• [PAGE EXTRACT]
+++++

Let the Radius of the Cylinder be x

Formula

$\maltese {\pmb{\boxed{\underline{\sf{ Volume_{(Cylinder)} = πr^2h }}}}}$

Then, Equation be like :-

$\colon\implies{\sf{ Volume_{(Cylinder)} = πr^2h }} \\ \\ \\ \colon\implies{\sf{ 30.8 = \dfrac{22}{7} \times (x)^2 \times 5 }} \\ \\ \\ \colon\implies{\sf{ \dfrac{30.8 \times 7}{22 \times 5} = x^2 }} \\ \\ \\ \colon\implies{\sf{ x^2 = 1.96 }} \\ \\ \\ \colon\implies{\large{\pmb{\sf{ x= \sqrt{1.96} = 1.4 \ cm }}}}$

Therefore, Radius of Cylinder is 1.4 cm.

Now, We can find the total Surface Area of the Cylinder as:

$\maltese {\large{\pmb{\boxed{\underline{\sf{ T.S.A. _{(Cylinder)} = 2πrh+2πr^2 }}}}}} \\ \\ \\ \colon\implies{\sf{ T.S.A. _{(Cylinder)} = 2πr(h+r) }} \\ \\ \\ \colon\implies{\sf{T.S.A. _{(Cylinder)} = 2 \times \dfrac{22}{ \cancel{7} } \times \cancel{1.4} (5+1.4) }} \\ \\ \\ \colon\implies{\sf{T.S.A. _{(Cylinder)} = 2 \times 22 \times 0.2 \times 6.4}} \\ \\ \\ \colon\implies{\sf{T.S.A. _{(Cylinder)} = 56.32 \ cm^2. }}$

Hence,

$\\ {\underline{\sf{The \ Total \ Surface \ Area \ of \ Cylinder \ is \ 56.32 \ cm^2. }}}$

+++++

• [MATERIAL SHOWN]
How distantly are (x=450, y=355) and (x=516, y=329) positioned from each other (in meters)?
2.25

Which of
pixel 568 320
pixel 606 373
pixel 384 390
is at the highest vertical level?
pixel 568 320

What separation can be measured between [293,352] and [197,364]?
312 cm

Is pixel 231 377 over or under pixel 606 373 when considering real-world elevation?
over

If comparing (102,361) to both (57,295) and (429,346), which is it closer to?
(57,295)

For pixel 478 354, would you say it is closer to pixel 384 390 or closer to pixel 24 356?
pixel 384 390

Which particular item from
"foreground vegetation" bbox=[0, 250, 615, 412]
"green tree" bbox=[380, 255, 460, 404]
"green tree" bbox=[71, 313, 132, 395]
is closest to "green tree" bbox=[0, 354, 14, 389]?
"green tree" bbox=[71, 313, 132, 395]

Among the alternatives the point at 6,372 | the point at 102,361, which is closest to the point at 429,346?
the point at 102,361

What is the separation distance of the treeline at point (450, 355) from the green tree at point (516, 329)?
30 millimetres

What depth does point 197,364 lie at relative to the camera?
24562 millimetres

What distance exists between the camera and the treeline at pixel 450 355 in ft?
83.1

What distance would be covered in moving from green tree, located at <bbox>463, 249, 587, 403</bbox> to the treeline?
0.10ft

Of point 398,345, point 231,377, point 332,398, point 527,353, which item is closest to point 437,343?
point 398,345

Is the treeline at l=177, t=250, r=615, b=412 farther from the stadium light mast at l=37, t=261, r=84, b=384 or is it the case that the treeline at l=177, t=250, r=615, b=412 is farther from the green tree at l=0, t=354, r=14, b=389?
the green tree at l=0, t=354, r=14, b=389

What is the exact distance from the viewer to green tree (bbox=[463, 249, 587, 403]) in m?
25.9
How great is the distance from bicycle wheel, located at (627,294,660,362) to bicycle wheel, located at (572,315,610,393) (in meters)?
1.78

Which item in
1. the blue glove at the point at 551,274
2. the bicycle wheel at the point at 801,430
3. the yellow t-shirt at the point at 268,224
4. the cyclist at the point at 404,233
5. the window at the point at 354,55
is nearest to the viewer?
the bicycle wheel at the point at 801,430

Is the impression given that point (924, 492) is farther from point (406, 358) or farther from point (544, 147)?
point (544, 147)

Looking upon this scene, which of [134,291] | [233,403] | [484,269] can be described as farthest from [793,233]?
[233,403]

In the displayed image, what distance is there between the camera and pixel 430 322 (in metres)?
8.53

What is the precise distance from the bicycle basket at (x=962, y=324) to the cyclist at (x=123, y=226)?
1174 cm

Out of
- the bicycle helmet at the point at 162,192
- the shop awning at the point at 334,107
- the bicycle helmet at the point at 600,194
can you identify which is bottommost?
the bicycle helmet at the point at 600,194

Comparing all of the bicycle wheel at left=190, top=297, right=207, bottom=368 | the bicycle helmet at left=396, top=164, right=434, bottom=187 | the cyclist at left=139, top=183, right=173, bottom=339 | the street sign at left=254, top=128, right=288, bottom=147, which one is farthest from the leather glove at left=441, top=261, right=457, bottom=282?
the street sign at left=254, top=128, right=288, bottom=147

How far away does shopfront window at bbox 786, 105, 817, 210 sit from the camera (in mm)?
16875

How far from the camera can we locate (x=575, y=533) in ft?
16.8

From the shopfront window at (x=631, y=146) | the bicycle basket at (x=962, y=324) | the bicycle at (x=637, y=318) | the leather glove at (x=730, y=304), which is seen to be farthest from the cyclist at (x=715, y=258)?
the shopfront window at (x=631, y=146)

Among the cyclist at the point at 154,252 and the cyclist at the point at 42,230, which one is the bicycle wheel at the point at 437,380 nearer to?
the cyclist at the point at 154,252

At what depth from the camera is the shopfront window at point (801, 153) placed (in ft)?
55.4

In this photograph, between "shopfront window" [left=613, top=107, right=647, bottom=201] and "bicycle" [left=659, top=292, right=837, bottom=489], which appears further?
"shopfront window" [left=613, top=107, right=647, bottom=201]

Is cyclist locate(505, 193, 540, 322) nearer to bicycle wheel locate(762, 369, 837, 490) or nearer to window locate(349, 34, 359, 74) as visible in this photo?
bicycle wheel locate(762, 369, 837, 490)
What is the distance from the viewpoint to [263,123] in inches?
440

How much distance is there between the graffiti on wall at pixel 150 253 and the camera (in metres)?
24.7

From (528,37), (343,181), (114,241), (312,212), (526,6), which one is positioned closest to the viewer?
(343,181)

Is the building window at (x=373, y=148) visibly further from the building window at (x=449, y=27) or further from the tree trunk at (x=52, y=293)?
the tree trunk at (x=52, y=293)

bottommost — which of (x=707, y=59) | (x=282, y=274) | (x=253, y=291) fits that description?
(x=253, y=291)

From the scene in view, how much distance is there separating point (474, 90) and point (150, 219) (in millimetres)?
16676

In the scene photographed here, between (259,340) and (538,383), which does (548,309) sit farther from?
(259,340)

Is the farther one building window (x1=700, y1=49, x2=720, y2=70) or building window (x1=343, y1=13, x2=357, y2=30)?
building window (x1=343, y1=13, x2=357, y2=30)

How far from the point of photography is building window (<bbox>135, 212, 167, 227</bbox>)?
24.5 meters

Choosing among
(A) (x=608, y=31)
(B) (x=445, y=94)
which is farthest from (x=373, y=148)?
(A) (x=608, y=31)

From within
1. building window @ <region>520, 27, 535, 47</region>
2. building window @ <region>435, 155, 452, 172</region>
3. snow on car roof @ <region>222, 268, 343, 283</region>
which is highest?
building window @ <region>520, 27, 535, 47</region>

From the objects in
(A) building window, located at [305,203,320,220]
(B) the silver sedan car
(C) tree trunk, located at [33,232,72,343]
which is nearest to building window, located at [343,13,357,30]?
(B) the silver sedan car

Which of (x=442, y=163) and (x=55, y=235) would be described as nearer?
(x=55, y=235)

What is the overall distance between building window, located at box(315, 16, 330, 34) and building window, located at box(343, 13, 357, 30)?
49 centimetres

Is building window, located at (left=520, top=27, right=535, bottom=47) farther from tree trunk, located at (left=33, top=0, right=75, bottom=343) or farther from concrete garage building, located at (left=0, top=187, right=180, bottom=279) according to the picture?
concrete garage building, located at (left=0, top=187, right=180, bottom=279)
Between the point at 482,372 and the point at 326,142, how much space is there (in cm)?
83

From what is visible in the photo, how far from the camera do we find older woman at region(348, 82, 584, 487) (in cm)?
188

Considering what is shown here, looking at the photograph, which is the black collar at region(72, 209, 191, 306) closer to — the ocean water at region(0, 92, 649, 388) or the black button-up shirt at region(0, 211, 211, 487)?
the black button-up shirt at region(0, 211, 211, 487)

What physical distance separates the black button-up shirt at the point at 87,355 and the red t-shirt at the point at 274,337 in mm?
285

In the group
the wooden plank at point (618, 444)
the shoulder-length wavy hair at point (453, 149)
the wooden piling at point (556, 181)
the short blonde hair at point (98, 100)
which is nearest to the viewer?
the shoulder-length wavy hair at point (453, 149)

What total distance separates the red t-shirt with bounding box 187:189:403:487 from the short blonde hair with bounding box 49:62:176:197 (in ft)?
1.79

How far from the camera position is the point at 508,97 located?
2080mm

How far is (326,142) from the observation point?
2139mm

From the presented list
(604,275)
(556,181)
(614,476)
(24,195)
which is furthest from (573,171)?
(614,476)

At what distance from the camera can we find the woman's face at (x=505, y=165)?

+++++

• [WHAT IS EXPECTED] From the cylinder worked solution, pull out the passage from "Let the Radius" up to and including "Cylinder is 1.4 cm.", copied word for word.

• [CORRECT ANSWER]
Let the Radius of the Cylinder be x

Formula

$\maltese {\pmb{\boxed{\underline{\sf{ Volume_{(Cylinder)} = πr^2h }}}}}$

Then, Equation be like :-

$\colon\implies{\sf{ Volume_{(Cylinder)} = πr^2h }} \\ \\ \\ \colon\implies{\sf{ 30.8 = \dfrac{22}{7} \times (x)^2 \times 5 }} \\ \\ \\ \colon\implies{\sf{ \dfrac{30.8 \times 7}{22 \times 5} = x^2 }} \\ \\ \\ \colon\implies{\sf{ x^2 = 1.96 }} \\ \\ \\ \colon\implies{\large{\pmb{\sf{ x= \sqrt{1.96} = 1.4 \ cm }}}}$

Therefore, Radius of Cylinder is 1.4 cm.